The 71-year-old actress has been a powerhouse force in global cinema for the past 50 years, making her mark in French cinema before quickly appearing in Hollywood productions such as Michael Cimino’s “Heaven’s Gate.” Over the past decade Huppert’s had a particular renaissance with notable performances in Paul Verhoeven’s “Elle,” for which she received her first Academy Award nomination, Mia Hansen-Love’s “Things to Come,” Haneke’s “Happy End” (she recently told IndieWire, “we need his films” referring to Haneke, who hasn’t made a film since) and Jerzy Skolimowski’s “EO.”

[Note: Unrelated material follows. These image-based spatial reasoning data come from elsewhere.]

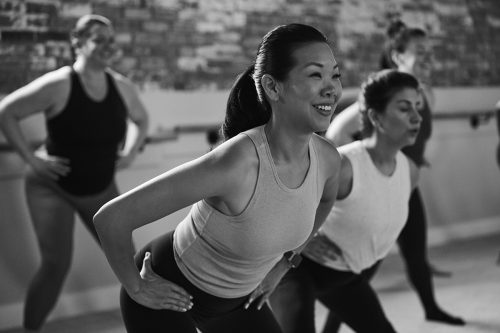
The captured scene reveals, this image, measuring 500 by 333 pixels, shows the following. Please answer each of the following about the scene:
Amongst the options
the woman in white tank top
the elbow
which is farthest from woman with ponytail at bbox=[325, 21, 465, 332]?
the elbow

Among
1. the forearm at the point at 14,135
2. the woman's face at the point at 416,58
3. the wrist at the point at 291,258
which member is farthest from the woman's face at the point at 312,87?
the woman's face at the point at 416,58

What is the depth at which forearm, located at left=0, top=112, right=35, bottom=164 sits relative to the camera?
10.6ft

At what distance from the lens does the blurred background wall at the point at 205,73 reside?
374 centimetres

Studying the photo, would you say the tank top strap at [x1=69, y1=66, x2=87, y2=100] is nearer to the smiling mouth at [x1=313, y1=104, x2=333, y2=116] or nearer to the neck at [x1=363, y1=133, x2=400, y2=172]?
the neck at [x1=363, y1=133, x2=400, y2=172]

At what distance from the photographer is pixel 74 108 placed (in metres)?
3.16

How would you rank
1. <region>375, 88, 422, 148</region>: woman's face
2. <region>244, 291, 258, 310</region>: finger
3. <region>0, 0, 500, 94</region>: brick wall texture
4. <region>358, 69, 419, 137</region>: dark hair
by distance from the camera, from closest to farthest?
<region>244, 291, 258, 310</region>: finger
<region>375, 88, 422, 148</region>: woman's face
<region>358, 69, 419, 137</region>: dark hair
<region>0, 0, 500, 94</region>: brick wall texture

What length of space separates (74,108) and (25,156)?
300mm

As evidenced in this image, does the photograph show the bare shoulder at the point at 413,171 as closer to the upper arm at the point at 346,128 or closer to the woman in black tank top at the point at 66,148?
the upper arm at the point at 346,128

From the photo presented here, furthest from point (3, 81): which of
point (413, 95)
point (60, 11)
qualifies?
point (413, 95)

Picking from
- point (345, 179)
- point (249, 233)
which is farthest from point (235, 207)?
point (345, 179)

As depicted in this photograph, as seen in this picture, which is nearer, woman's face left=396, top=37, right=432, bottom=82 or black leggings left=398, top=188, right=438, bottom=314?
black leggings left=398, top=188, right=438, bottom=314

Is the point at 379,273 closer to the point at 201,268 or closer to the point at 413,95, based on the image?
the point at 413,95

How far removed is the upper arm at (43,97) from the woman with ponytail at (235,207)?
1.57m

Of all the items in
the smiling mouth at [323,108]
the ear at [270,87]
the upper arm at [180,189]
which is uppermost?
the ear at [270,87]
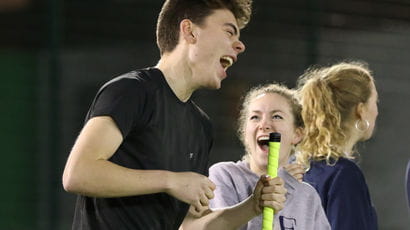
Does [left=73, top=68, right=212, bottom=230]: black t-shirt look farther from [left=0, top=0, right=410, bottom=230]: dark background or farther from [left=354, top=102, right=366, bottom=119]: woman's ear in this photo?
[left=0, top=0, right=410, bottom=230]: dark background

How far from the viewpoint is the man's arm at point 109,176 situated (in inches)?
116

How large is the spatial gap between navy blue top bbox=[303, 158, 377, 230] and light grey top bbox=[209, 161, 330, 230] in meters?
0.17

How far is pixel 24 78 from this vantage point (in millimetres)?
6910

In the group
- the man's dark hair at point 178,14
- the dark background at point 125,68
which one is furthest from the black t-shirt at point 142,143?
the dark background at point 125,68

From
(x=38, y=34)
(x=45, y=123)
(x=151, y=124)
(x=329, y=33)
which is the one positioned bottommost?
(x=151, y=124)

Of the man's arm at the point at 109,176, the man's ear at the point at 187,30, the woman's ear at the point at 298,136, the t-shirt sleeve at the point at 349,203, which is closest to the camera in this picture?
the man's arm at the point at 109,176

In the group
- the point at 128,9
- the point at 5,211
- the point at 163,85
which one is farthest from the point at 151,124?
the point at 128,9

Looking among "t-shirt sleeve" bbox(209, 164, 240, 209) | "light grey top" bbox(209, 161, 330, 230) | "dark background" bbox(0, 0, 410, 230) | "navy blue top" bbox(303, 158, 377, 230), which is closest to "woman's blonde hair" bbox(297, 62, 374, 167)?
"navy blue top" bbox(303, 158, 377, 230)

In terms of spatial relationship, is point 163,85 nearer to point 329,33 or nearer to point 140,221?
point 140,221

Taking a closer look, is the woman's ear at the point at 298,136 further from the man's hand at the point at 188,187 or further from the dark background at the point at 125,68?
the dark background at the point at 125,68

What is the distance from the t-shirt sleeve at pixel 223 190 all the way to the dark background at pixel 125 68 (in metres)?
3.00

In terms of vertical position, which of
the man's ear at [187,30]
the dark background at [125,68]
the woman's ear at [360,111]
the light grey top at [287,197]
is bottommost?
the light grey top at [287,197]

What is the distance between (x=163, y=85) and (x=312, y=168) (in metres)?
1.21

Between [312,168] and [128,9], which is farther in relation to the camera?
[128,9]
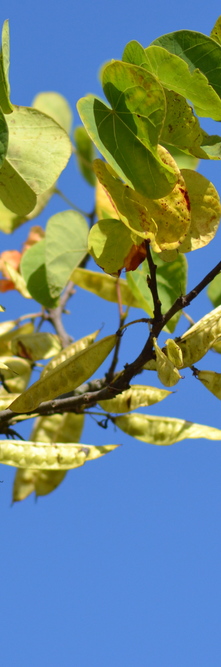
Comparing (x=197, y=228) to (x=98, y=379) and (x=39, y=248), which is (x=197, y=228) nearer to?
(x=98, y=379)

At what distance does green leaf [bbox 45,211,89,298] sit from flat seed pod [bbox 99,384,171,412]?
0.43 meters

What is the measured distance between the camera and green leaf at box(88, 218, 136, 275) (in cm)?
140

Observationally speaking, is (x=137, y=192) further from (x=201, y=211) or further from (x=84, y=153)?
(x=84, y=153)

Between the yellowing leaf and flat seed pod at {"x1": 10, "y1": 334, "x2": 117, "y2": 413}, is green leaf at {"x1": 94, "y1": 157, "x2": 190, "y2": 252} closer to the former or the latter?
the yellowing leaf

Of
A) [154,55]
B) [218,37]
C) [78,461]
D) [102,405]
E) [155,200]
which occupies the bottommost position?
[78,461]

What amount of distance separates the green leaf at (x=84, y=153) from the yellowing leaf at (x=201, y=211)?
1813mm

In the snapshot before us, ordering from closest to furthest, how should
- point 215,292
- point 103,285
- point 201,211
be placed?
1. point 201,211
2. point 215,292
3. point 103,285

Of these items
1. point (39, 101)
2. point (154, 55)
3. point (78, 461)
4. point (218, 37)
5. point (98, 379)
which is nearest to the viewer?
point (154, 55)

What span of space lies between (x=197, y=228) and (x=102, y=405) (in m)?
0.64

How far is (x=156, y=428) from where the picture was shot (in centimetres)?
204

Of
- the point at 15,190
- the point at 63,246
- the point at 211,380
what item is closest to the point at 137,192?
the point at 15,190

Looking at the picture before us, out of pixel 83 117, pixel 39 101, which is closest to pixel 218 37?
pixel 83 117

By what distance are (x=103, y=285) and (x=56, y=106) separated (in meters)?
1.22

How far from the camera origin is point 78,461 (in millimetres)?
1865
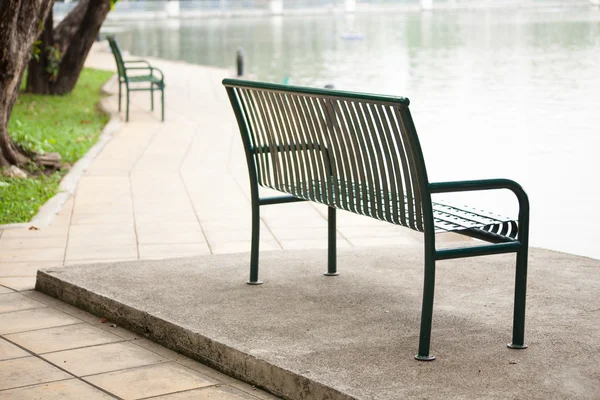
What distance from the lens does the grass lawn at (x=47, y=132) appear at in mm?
7926

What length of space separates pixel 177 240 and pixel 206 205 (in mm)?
1320

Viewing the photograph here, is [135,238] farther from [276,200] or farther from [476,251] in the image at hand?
[476,251]

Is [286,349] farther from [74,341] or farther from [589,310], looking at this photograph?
[589,310]

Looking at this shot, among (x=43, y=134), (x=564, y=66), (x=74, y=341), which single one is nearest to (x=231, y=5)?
(x=564, y=66)

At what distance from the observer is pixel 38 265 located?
5996mm

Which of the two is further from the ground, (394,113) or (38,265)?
(394,113)

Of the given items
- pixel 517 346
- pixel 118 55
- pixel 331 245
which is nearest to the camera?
pixel 517 346

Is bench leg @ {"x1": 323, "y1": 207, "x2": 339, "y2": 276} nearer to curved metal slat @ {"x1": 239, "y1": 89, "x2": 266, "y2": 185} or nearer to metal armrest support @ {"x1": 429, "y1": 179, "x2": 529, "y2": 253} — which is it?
curved metal slat @ {"x1": 239, "y1": 89, "x2": 266, "y2": 185}

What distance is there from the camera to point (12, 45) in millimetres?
8656

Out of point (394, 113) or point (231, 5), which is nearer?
point (394, 113)

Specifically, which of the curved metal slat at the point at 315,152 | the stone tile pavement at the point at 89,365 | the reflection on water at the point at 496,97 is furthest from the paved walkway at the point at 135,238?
the reflection on water at the point at 496,97

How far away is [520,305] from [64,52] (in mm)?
14036

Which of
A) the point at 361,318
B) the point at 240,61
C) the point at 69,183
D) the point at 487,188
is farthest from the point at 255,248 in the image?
the point at 240,61

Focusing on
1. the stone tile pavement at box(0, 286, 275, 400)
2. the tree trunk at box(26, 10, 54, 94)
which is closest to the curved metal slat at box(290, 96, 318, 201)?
the stone tile pavement at box(0, 286, 275, 400)
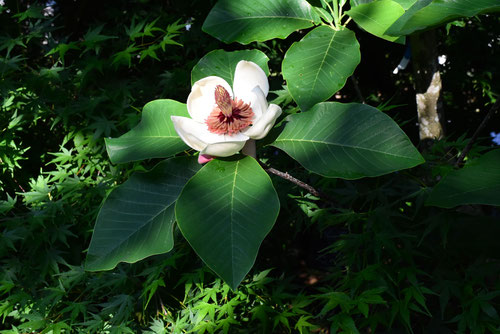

Huppert has had a close relationship with the Venice Film Festival in the past, winning the Volpi Cup for Best Actress twice: for 1988’s “Story of Women” and 1995’s “La Ceremonie.” The festival also awarded her a Special Lion for her overall work in 2005, though she’s likely a top contender for the Golden Lion for Lifetime Achievement these days, considering that recent winners have included Tilda Swinton, Jamie Lee Curtis, Catherine Deneuve, and Tony Leung Chiu-wai.

In 2023, Damien Chazelle was jury president, following Julianne Moore, Bong Joon Ho, Cate Blanchett, and Lucrecia Martel having recently served in the role. Chazelle’s jury awarded the Golden Lion to Yorgos Lanthimos’s “Poor Things,” while other recent Golden Lion winners include “All the Beauty and the Bloodshed,” “Happening,” “Nomadland,” and “Joker.”

As a recent interview with IndieWire’s Ryan Lattanzio shows, Huppert is as engaged with filmmaking as ever. She talked a bit about what she’s looking for in a collaborative filmmaking experience now: “What I’m looking for is still a dialogue with a director. I still believe in this, and I hope that doesn’t become obsolete, because that’s not what you have when you make a series, where you have different looks. At the end of the day, do you have one look, because you have several directors? I’m not saying it’s against cinema but, certainly, do you have a vision, a very personal vision of the film? You have the vision of a script, of a screenwriter, a series of events, a series of good scenes, but do you have an aesthetic vision? For me, that remains the definition of moviemaking. That’s what I look for, a director.”